> [НАБОР ЗАДАНИЙ]:
A - Перепишите без изменений отрывок из текста о Беньямине от слов «Через шесть лет» до слов «овладело своим языком.» включительно.
B - Переведите на английский язык следующее предложение из текста о Беньямине: «Крайний оптимизм, безбрежная эйфория – все это симптомы страдания, которое так глубоко, что еще не овладело своим языком».
++++ ТЕКСТ СТРАНИЦЫ
Некоторые последствия этой «осторожности» Беньямин испытывает
на себе: зашедший в редакцию «Советской энциклопедии» Карл
Радек случайно берет его статью о Гете, бегло просматривает
ее и забраковывает. Мнение «авторитета» воспринимается его
ближайшими друзьями, Б. Райхом и А.Лацис, как космическая
катастрофа, которая ставит точку на карьере Беньямина в Москве.
В этой кафкианской ситуации философ упрекает их в трусости
и готовности «гнуть спину» перед сильными мира сего. Но
это и есть революционный коллективизм, который
Беньямин оптимистически приветствует в других записях
«Дневника».

Через шесть лет после поездки в Москву к власти в Берлине придут
национал-социалисты: широкие берлинские тротуары станут для
евреев настолько узкими, что в конце концов им вообще запретят
ступать на них; хождение по ним станет прерогативой
«арийцев». Фашизм затронет саму основу жизни автора «Дневника», и
поэтому отношение к нему будет куда более однозначным, чем к
русской революции. И это по-человечески понятно: если фашизм
прямо затрагивал Беньямина как немецкого интеллектуала и как
еврея, то коммунизм, будучи по природе своей не менее
брутальным, попеременно чаровал и пугал его на расстоянии.
Крайний оптимизм, безбрежная эйфория – все это симптомы страдания,
которое так глубоко, что еще не овладело своим языком.
++++++++
++++ СОБРАННЫЙ МАТЕРИАЛ
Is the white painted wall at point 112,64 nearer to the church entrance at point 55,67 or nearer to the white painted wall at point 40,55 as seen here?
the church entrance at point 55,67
++++++++
> [ОТВЕТЫ К ЗАДАНИЯМ]:
A -
Через шесть лет после поездки в Москву к власти в Берлине придут
национал-социалисты: широкие берлинские тротуары станут для
евреев настолько узкими, что в конце концов им вообще запретят
ступать на них; хождение по ним станет прерогативой
«арийцев». Фашизм затронет саму основу жизни автора «Дневника», и
поэтому отношение к нему будет куда более однозначным, чем к
русской революции. И это по-человечески понятно: если фашизм
прямо затрагивал Беньямина как немецкого интеллектуала и как
еврея, то коммунизм, будучи по природе своей не менее
брутальным, попеременно чаровал и пугал его на расстоянии.
Крайний оптимизм, безбрежная эйфория – все это симптомы страдания,
которое так глубоко, что еще не овладело своим языком.

B - Extreme optimism, boundless euphoria: all of these are symptoms of a suffering so deep that it has not yet mastered its own language.